Das OLG Karlsruhe hat entschieden, dass weder unerledigtes Ablehnungsgesuch noch ein unerledigter Antrag auf Terminverlegung das Fernbleiben von der Hauptverhandlung entschuldigt.
Mit einem Ablehnungsgesuch - auch Befangenheitsantrag genannt - kann ein Richter wegen der Besorgnis der Befangenheit in einem Strafverfahren abgelehnt werden. In dem vorliegenden Fall hatte einer der beiden Angeklagten am Vorabend des ersten Gerichtstermins ein solches Ablehnungsgesuch gegen den Richter in der Hauptsache gestellt. Das Gesuch blieb bis zu dem Gerichtstermin unerledigt. Der nicht antragstellende Mitangeklagte erschien nicht zu dem Prozess.
Das OLG Karlsruhe hält das Fernbleiben für nicht entschuldigt.
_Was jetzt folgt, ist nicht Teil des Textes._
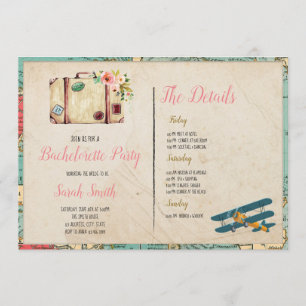 Convites Bachelorette do tema do viagem com tem do partido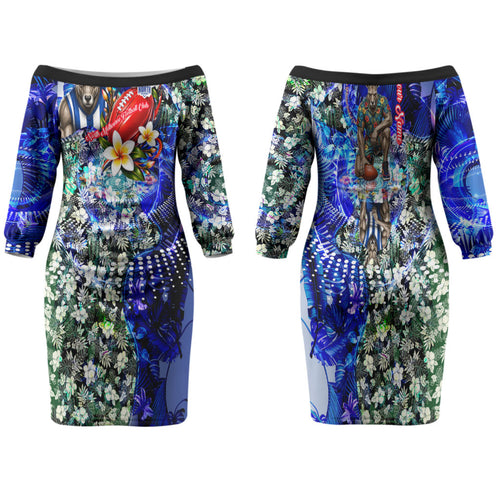 Personalized North Melbourne Football Kangaroos Family Matching Off The Shoulder Long Sleeve Dress and Hawaiian Shirt Tropical Hibiscus Flowers - Pacific Fusion Style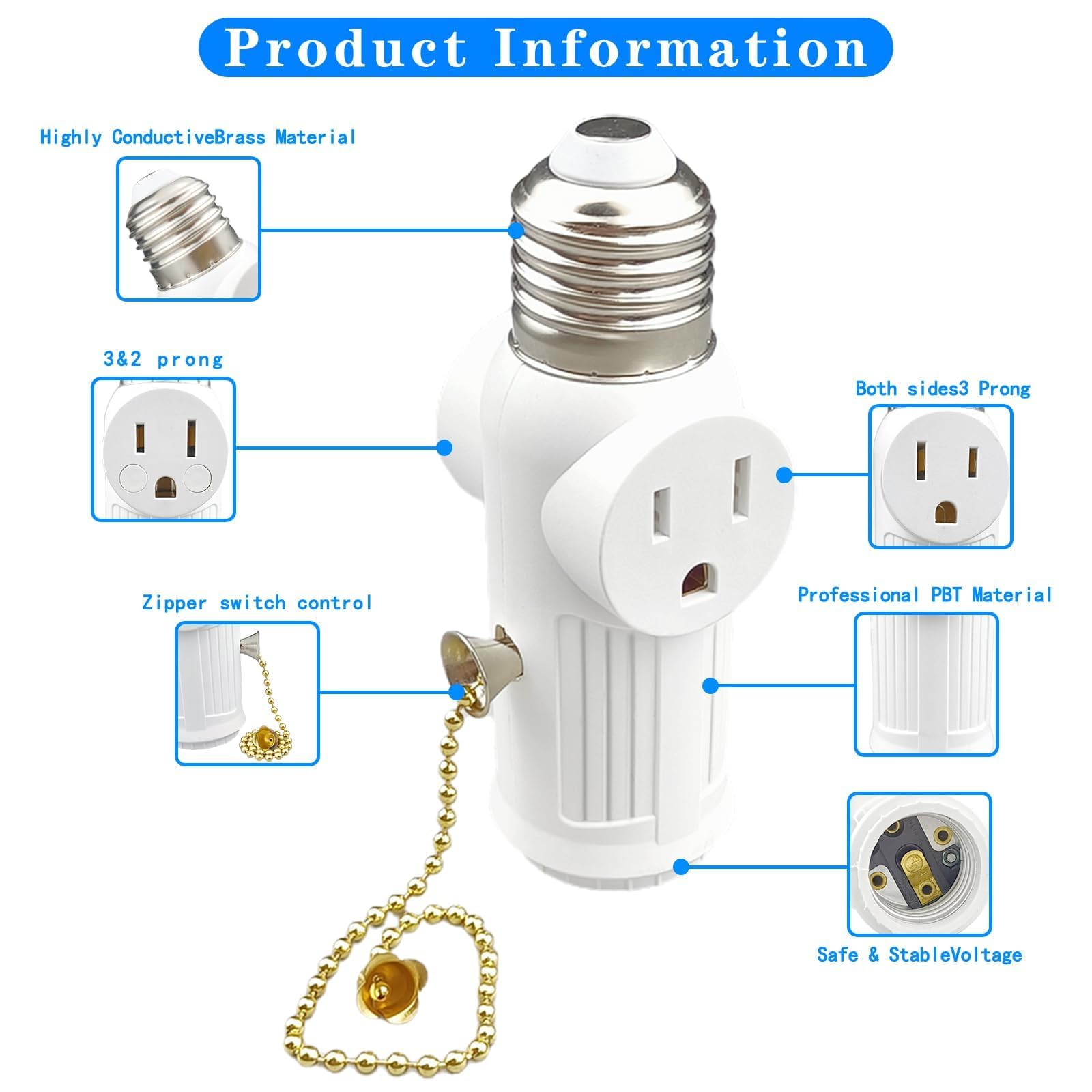 Light Socket Adapter - 2 Pack E26/E27 -4 Light Socket Adapter - 2 Pack E26/E27 -4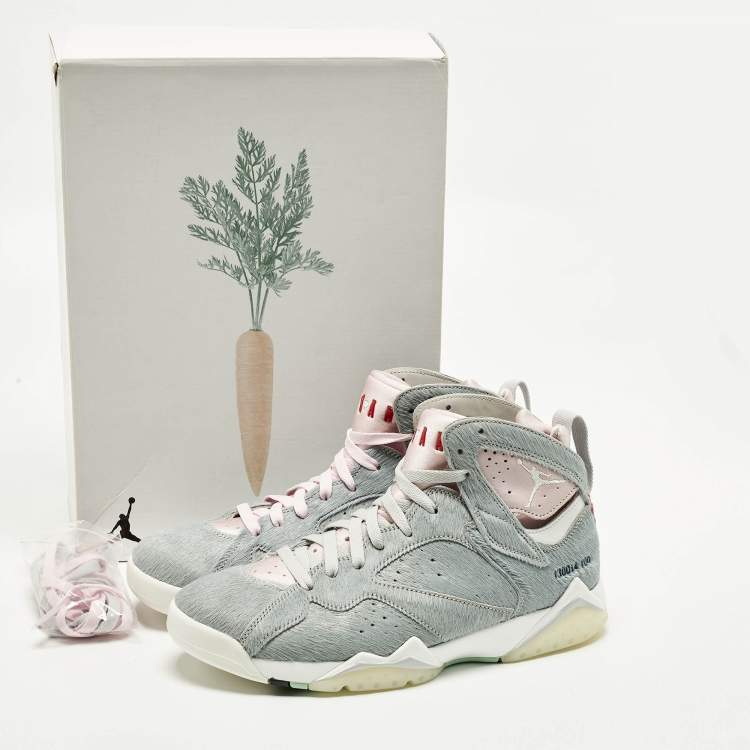 Pre Owned Air Jordans Jordan 7 Retro Neutral Grey Size 42 Grey Calf Hair High Top Sneakers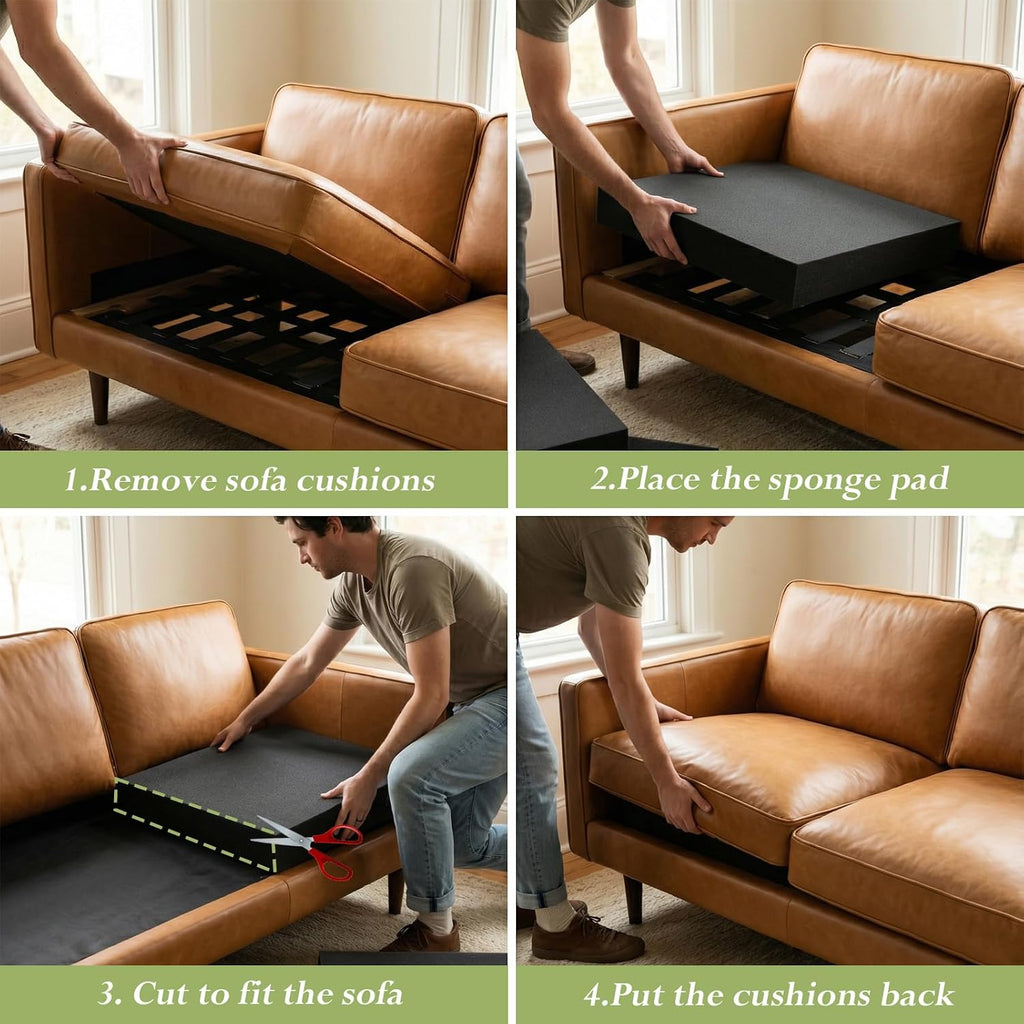 3 Pcs 45D Couch Cushion Support 22" x 22" x 2.4" Couch Cushion Replacement Couch Supports for Sagging Cushions High Density Rectangles Sofa Cushion Support for Furniture Seat Sagging Repair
Dies wird zum einen damit begründet, dass der betroffene Richter bis zur Entscheidung über den Antrag weiterhin noch Handlungen vornehmen muss, die keinen Aufschub gestatten, § 29 Abs. 1 StPO. Dazu gehört die Durchführung der Hauptverhandlung, § 29 Abs. 2 StPO. Zum anderen durfte der Angeklagte auch nicht auf das Ersuch eines anderen (Mitangeklagten) vertrauen, sondern hätte sich selber noch einmal am Gericht nach dem Stand des Gesuches erkundigen müssen.
Im Ergebnis steht fest: der Angeklagte hat trotz eines Ablehnungsantrages bis zu dessen Entscheidung zu der Hauptverhandlung zu erscheinen. Das OLG Karlsruhe weist dabei ausdrücklich auf die Möglichkeit hin, selber der Verhandlung fern zu bleiben und sich stattdessen von seinem Verteidiger vertreten zu lassen, § 411 Abs. 2 StPO (das gilt aber nur für bestimmte Verfahrensarten im Strafprozeß!!). Fehlt ein Angeklagter unentschuldigt in einem Strafprozess, kann durch Haftbefehl seine Anwesenheit erzwungen werden, § 230 Abs. 2 StPO, oder gemäß § 232 StPO auch in seiner Abwesenheit ein Urteil gefällt werden. Im Zweifel sollte deshalb (eigentlich wie immer) ein Anwalt konsultiert werden.